In 1980, Deng Xiaoping publicly announced his endorsement of such policy and this officially began the enforcement of the rural reform.

== Reforms in different sectors ==

=== Institution ===
After the household responsibility system was introduced, the collective farming policy was discarded. The original collectively owned land was reassigned to two or more and their autonomy of production and operation was guaranteed. The farmers were allowed to produce by themselves and were expected to be responsible for their own earnings and losses. They were only required to submit part of the yield as taxes to the government and were entitled to sell the excess gains in the free market.
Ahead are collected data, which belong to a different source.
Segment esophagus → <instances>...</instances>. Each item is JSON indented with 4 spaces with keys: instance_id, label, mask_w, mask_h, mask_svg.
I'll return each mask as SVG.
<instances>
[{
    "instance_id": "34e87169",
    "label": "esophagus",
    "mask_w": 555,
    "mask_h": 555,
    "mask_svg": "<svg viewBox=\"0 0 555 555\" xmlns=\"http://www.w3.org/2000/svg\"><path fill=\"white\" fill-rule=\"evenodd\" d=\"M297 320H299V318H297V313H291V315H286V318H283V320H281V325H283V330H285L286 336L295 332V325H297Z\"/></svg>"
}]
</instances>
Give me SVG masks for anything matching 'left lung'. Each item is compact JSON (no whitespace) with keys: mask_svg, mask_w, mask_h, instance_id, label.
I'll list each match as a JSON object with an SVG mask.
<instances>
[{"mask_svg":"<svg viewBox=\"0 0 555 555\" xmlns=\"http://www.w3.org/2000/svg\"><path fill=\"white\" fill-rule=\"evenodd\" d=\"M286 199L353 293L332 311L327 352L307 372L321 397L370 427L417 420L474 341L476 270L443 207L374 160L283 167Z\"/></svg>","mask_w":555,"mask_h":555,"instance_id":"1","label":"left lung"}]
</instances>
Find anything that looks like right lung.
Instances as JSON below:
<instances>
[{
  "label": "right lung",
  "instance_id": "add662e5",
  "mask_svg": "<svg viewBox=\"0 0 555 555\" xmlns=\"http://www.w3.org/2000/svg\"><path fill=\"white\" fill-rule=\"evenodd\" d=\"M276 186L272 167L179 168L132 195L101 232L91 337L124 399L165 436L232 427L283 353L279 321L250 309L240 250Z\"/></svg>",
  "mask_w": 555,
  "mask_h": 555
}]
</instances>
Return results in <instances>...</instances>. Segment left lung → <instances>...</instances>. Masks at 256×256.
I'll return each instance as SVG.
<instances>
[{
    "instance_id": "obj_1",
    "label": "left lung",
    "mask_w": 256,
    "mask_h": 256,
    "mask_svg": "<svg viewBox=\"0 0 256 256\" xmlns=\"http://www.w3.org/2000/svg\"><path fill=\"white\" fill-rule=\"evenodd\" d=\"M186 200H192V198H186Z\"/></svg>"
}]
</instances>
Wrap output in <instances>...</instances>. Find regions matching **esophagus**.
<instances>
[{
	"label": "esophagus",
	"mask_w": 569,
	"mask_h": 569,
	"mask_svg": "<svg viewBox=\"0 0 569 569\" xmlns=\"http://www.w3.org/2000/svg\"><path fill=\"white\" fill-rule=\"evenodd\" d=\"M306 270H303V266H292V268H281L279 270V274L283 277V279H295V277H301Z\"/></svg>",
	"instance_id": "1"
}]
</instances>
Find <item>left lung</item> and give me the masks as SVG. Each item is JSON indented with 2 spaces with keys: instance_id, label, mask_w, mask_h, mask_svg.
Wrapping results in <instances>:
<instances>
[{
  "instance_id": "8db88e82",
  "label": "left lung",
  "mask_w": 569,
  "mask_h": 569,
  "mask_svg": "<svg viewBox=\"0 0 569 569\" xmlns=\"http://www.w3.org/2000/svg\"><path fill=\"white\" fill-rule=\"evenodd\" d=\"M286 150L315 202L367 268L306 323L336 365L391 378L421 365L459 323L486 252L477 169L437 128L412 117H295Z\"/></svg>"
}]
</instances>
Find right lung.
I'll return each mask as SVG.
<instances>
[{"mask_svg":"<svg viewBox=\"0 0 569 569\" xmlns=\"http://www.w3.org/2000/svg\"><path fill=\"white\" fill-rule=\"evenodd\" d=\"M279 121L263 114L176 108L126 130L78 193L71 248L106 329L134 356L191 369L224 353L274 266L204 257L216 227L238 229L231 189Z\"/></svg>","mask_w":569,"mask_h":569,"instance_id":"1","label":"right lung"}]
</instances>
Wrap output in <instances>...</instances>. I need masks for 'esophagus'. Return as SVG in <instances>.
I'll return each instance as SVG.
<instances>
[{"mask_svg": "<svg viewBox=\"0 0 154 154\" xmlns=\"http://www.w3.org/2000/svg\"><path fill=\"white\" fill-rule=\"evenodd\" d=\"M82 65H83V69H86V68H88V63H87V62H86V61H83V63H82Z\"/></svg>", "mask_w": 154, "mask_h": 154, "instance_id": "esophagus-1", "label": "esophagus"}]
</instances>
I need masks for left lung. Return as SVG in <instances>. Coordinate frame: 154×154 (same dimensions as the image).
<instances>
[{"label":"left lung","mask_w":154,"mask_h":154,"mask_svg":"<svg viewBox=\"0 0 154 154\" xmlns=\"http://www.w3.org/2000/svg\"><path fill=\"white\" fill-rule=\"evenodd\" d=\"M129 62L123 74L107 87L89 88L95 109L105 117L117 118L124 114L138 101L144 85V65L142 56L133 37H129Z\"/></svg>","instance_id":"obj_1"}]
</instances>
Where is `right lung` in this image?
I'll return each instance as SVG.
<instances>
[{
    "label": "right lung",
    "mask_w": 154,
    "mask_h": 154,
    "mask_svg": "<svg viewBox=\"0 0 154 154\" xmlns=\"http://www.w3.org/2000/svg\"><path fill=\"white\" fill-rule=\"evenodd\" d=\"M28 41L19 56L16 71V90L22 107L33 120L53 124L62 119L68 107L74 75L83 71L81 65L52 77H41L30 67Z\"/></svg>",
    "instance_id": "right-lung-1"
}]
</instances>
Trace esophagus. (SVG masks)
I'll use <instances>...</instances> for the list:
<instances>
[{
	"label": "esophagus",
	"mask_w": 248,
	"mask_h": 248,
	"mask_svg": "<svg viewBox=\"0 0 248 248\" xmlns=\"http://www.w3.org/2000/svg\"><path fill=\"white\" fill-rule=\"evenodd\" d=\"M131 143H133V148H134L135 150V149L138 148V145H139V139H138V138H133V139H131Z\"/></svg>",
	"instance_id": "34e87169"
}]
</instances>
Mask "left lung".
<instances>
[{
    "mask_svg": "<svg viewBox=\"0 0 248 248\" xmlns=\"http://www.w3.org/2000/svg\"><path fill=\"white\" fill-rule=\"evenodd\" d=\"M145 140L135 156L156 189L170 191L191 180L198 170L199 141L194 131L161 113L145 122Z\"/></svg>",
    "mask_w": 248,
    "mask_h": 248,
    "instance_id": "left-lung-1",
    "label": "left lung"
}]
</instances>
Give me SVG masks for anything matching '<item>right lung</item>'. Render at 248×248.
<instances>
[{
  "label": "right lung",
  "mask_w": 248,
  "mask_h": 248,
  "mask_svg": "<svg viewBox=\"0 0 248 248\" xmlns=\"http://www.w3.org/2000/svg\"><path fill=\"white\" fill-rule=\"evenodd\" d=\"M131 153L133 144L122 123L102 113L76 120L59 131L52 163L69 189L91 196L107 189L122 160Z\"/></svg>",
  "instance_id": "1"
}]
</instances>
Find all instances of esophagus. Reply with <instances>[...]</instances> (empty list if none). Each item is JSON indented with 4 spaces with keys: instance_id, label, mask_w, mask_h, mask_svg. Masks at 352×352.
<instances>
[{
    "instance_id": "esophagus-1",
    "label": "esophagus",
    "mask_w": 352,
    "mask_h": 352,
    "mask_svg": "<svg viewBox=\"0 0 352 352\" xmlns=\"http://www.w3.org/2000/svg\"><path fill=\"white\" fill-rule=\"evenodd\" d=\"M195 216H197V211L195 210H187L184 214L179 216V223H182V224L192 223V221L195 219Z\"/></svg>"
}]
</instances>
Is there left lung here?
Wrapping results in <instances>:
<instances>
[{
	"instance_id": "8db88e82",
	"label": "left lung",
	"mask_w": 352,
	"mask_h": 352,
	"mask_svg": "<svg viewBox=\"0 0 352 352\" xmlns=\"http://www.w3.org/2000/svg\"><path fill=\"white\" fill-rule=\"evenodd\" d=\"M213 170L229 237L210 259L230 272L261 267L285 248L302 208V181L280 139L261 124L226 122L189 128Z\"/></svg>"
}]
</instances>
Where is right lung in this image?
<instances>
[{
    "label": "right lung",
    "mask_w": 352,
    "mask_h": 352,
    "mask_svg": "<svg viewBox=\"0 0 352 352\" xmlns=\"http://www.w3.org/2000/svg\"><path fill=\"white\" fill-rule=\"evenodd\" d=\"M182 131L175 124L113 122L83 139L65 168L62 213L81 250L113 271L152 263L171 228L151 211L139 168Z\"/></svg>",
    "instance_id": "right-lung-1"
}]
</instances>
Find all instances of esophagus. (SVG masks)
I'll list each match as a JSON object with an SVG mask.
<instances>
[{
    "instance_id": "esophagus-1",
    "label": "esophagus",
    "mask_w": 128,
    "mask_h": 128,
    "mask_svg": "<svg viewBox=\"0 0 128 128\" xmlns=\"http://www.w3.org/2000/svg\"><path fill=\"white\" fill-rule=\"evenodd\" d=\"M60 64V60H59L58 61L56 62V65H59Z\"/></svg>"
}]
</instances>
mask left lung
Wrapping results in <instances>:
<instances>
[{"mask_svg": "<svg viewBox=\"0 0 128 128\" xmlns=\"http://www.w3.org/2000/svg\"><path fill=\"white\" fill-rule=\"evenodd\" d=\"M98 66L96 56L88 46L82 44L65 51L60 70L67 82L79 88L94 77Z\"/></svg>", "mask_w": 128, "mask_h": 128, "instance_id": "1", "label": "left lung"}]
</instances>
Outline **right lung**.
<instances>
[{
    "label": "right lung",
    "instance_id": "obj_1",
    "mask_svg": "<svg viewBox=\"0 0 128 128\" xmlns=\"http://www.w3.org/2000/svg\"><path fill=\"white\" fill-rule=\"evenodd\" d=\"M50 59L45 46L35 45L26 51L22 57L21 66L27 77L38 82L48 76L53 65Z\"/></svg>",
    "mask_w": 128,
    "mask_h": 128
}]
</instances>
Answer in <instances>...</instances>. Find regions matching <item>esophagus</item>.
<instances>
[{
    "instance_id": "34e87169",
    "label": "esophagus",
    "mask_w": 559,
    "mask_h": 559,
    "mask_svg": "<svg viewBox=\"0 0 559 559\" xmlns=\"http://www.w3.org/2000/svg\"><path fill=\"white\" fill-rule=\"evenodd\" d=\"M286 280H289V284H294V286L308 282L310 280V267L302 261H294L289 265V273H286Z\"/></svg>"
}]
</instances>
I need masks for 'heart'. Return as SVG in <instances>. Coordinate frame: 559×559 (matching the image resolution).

Such institutional reform significantly raised their willingness to work hard and produce a greater yield. With the year of 1978 as the reference point of 100, the crop output increased from 77.10 in 1970 to 148.21 in 1987; the crop output saw an increase of 48.21% in 9 years.

=== Market and planning ===
As the total crop output increased, there was an excess of grains. This excess decreased the market price of the products. Consequently, the government encouraged farmers in grain-sufficient areas to invest in cash crops such as cotton and sugarcane. The area devoted to cash crops increased from 9.6% in 1978 to 13.4% in 1984; a 41.6% increase. The government also encouraged the development of township enterprises that emphasized branding and developing special features. Villages and towns discovered their advantages and focused on specialization in producing specific products. The increase in capital and the use of chemical fertilizers indicated the prevalence of commercialization and agricultural mechanization, which also explains the gradual decrease in farm labor after 1984. As the agricultural production line was increasingly automated, the excess farming labor was released from the rural area into the city to aid in urban development.

== Solution ==
The pragmatic modernists reformed the Chinese economy to guarantee an outflow of surplus value from agriculture to finance the modernization of industry and expansion and modernization of infrastructure (mostly in urban areas). Today and for the entire reform era, the percentage of social investment going to agriculture has been a fraction of the amount of surplus generated in that sector (and less than 2% of the total). According to Fang Gang, writing in the China Rural Survey, "If agriculture's share of national investment were to be brought in line with its share of national income, farm investment would have to rise to over 300 billion yuan (at 1994 prices), or to ten times its current level." In order to raise agricultural productivity surplus investments would be required to be made to improve agriculture from presumably from industry, but the result would be a slowdown in the modernization of industry (with the concomitant slowdown in productivity improvements and "competitiveness" in that sector). Trade related competition will take its toll, either in agriculture or industry or both.